L'Europa gioca la sua partita soprattutto tra i suoi cittadini, per la conoscenza di quanto si verifica in Essa e di quali siano i vantaggi. Può essere utile sapere che “la comunicazione” sul tema abbonda, ma che spesso non si è al corrente della vastità di iniziative che l'Europa propone, perché le notizie sono appannaggio dei pochi addetti ai lavori e di chi, per curiosità e per passione cerca di seguire gli avvenimenti e le iniziative in campo europeo. Occorrerebbe una comunicazione televisiva europea più presente nei programmi. Non ho dati che dicano quanti sono i collegamenti quotidiani ai siti europei. La comunicazione sull'Europa è spesso non legata al territorio e si distingue più quella dell'emergenza. Sarà interessante scoprire, nel corso del tempo, come i cittadini avranno contribuito, proprio sul versante della comunicazione, a costruire l'Europa con il dibattito e il dialogo. Se questa ricerca avrà dato risultati positivi dal punto di vista della capacità dei cittadini di offrire un contributo apprezzabile, vorrà dire che non sono solo le lobby a trainare i processi decisionali europei. In caso contrario, si avrà una conferma del fatto che l'Europa va resa ancora più trasparente e che non ha ancora raggiunto il suo livello di funzionamento ottimale, possibile solo a patto che la popolazione si senta rappresentata e si riconosca nelle istituzioni europee.

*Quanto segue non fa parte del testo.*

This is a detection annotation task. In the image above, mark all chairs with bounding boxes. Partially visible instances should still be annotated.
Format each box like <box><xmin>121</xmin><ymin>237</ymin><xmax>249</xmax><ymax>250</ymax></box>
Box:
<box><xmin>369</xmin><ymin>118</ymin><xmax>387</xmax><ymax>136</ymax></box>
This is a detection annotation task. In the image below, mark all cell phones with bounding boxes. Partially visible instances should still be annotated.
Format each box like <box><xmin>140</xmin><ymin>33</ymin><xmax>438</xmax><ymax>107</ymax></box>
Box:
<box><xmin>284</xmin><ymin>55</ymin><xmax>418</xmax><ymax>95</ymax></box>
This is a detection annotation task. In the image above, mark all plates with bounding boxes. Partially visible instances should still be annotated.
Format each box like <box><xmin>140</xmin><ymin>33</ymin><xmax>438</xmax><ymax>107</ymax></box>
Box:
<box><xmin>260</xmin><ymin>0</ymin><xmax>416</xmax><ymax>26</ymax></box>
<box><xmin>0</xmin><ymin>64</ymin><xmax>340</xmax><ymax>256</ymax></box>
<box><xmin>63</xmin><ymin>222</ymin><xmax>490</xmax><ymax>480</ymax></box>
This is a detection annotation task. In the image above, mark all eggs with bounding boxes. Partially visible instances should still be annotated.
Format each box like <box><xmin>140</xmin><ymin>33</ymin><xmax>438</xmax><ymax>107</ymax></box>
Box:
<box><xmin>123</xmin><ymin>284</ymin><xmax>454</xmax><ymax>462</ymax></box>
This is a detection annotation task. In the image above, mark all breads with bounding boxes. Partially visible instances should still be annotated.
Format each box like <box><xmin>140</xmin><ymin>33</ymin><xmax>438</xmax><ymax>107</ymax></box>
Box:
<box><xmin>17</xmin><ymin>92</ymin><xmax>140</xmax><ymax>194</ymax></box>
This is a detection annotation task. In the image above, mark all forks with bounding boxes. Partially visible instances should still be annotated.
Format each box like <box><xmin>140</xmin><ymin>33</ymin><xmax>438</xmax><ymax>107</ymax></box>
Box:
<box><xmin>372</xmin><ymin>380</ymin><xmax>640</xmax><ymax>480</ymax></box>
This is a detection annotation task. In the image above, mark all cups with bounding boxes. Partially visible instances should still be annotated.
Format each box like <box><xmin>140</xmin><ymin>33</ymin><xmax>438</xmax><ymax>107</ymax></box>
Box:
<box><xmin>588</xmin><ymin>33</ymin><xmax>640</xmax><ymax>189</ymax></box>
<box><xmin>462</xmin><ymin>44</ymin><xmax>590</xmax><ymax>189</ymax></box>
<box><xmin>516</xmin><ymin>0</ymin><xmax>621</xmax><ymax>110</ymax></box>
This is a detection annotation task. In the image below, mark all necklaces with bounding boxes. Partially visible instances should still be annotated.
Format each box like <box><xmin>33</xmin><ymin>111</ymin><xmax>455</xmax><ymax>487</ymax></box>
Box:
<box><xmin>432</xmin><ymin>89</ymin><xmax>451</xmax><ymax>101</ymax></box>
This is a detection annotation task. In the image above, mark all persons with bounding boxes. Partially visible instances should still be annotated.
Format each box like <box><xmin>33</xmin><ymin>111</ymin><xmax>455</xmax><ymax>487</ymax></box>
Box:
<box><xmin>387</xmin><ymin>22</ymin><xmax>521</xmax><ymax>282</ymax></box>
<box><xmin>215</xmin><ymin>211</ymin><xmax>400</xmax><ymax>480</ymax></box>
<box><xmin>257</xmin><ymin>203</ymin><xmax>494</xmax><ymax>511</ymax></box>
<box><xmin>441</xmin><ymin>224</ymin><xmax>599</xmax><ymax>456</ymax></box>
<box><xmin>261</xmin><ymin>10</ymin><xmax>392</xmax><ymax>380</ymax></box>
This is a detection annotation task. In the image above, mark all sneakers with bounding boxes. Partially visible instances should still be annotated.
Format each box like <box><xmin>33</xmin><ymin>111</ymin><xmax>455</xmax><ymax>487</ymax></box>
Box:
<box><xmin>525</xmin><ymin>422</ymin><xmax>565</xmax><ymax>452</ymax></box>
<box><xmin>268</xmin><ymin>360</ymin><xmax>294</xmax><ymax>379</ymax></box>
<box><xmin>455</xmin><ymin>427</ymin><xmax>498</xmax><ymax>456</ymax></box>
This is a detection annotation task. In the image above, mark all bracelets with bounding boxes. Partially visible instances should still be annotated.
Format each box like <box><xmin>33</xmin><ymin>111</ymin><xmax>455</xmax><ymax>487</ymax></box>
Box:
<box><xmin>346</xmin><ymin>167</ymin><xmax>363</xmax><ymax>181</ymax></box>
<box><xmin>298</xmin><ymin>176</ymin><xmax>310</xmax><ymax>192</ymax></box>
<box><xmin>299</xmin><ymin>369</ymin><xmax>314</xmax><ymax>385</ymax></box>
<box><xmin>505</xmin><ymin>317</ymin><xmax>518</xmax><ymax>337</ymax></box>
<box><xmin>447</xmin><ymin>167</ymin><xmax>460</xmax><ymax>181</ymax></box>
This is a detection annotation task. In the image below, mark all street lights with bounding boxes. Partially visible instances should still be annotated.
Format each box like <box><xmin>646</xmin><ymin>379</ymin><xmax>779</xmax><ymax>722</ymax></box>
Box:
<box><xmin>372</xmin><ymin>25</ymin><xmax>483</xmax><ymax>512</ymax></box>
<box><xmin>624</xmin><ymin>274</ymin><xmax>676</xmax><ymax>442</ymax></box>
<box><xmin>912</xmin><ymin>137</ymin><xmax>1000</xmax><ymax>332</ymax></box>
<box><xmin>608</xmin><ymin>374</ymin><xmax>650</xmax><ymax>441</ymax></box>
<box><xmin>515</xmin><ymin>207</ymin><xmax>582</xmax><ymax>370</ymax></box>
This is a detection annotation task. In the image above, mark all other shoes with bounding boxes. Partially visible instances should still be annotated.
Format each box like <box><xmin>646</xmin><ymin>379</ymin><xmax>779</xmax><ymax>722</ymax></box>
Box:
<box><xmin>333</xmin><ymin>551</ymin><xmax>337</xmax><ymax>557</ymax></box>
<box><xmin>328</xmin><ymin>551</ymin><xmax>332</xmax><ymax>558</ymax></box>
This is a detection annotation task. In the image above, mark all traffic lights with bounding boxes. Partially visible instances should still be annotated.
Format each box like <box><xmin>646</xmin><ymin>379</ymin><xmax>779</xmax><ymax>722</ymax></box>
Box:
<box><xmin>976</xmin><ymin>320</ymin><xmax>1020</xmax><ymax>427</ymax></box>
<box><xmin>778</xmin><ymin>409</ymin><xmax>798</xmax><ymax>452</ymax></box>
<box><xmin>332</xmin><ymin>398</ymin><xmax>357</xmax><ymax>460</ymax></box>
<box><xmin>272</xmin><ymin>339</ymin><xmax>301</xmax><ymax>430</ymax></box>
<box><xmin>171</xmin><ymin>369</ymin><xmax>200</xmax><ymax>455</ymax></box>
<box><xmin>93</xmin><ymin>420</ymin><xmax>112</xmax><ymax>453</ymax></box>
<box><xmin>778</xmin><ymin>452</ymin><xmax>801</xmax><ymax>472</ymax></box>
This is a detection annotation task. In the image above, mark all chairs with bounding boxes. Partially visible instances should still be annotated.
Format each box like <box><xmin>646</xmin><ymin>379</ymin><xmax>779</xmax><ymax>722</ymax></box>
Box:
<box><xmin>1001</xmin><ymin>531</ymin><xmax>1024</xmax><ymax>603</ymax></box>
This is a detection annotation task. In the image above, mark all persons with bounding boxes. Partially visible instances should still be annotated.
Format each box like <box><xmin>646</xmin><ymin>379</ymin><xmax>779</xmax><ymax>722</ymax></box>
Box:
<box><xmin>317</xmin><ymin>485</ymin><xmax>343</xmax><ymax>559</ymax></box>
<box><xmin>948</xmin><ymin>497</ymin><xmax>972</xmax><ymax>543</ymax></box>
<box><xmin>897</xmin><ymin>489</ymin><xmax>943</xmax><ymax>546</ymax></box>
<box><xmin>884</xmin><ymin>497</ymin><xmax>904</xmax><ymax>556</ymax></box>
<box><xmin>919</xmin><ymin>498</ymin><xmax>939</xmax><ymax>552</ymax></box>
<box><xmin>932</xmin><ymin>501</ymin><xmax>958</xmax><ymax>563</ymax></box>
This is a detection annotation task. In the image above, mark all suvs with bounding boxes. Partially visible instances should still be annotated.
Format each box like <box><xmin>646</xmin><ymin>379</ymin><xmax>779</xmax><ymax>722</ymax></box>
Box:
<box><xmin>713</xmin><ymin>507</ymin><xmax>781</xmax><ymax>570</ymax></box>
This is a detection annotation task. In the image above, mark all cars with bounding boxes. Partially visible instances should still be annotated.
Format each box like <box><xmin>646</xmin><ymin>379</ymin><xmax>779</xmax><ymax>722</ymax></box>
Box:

L'Europa economica non basta più, ma l'Europa politica stenterà ad affermarsi se nell'era della comunicazione globale le persone che giustamente vogliono sapere chi decide e controlla direttamente l'iter delle scelte, non sono informate. Gli Stati, e i loro governi, non bastano più, ma il potere sopra di essi non può prescindere dai principi base della democrazia rappresentativa.

E', dunque, tempo di raccogliere un testimone di speranza dalla generazione che ci ha preceduto, che ha posto le basi della nostra unità, dalle prime forme di cooperazione fino al “traguardo” dell'euro, oggi non compreso a pieno e qualche volta ordinariamente e banalmente non condiviso, proseguendo con una maggiore integrazione economica e politica.